The author challenges conventional Western concepts of individual existence through his immersive experiences in the cloud-forest ecosystem, where boundaries between organisms become fluid and interconnected. Macfarlane documents how cloud forests function as integrated water-production systems, where mist collection by epiphytes, fungal networks transporting nutrients, and river flow form interconnected hydrological cycles that sustain entire regional ecosystems. His description of swimming in the Rio Los Cedros waterfall becomes a moment of ontological revelation about the processual nature of existence itself. As he stands under the pounding water, he muses, “This river has an aura into which we have passed…and which is changing our being, enlivening us. Would a dying river do this?” (82). The theme of Reimagining Water and Life reaches its philosophical culmination in Macfarlane’s recognition that life operates through relational processes rather than contained individuals: “I’ve never more strongly than here—in the seethe and ooze of the forest, in the flow of the river—perceived the error of understanding life as contained within a skin-sealed singleton” (107). This insight suggests that legal recognition of rivers as living beings reflects deeper truths about the interconnected nature of all existence.

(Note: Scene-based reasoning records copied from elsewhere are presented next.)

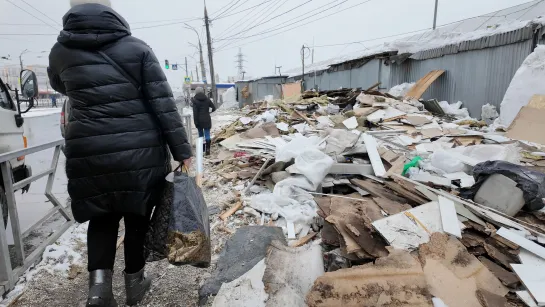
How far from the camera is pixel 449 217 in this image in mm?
2473

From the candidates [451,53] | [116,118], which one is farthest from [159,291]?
[451,53]

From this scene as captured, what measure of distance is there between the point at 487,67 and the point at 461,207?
7.86m

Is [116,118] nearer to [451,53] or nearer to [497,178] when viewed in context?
[497,178]

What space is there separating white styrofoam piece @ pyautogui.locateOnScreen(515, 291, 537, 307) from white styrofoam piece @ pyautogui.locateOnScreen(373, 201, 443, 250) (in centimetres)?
56

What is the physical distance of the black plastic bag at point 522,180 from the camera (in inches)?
103

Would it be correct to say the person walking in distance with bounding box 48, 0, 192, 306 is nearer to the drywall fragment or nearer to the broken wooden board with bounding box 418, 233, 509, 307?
the drywall fragment

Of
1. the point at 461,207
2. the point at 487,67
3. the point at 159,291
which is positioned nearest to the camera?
the point at 159,291

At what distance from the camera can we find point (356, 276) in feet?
5.88

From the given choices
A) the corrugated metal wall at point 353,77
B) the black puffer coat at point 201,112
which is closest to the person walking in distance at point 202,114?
the black puffer coat at point 201,112

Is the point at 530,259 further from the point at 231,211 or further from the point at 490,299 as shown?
the point at 231,211

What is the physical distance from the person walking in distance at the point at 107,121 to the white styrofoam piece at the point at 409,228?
1577 millimetres

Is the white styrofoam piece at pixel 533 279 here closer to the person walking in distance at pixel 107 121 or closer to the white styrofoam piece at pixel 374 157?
the white styrofoam piece at pixel 374 157

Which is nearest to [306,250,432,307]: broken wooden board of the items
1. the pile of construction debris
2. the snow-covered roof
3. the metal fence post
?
the pile of construction debris

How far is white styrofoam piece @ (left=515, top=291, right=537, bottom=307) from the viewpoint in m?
1.76
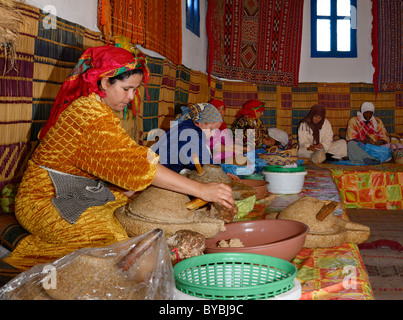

Macfarlane constructs his narrative through a layered approach that weaves together personal memoir, scientific observation, legal history, and philosophical reflection, creating a multidisciplinary exploration that mirrors the complexity of ecological systems themselves. The author uses the physical journey into Los Cedros as a structural metaphor for intellectual and spiritual journeys toward understanding more-than-human consciousness, with each stage of the expedition revealing new dimensions of the central question about rivers’ aliveness. The text’s movement between intimate personal observation and broad historical analysis demonstrates how individual encounters with nature can illuminate larger questions about human relationships with the living world, suggesting that meaningful environmental philosophy must be grounded in direct experience rather than abstract theorizing.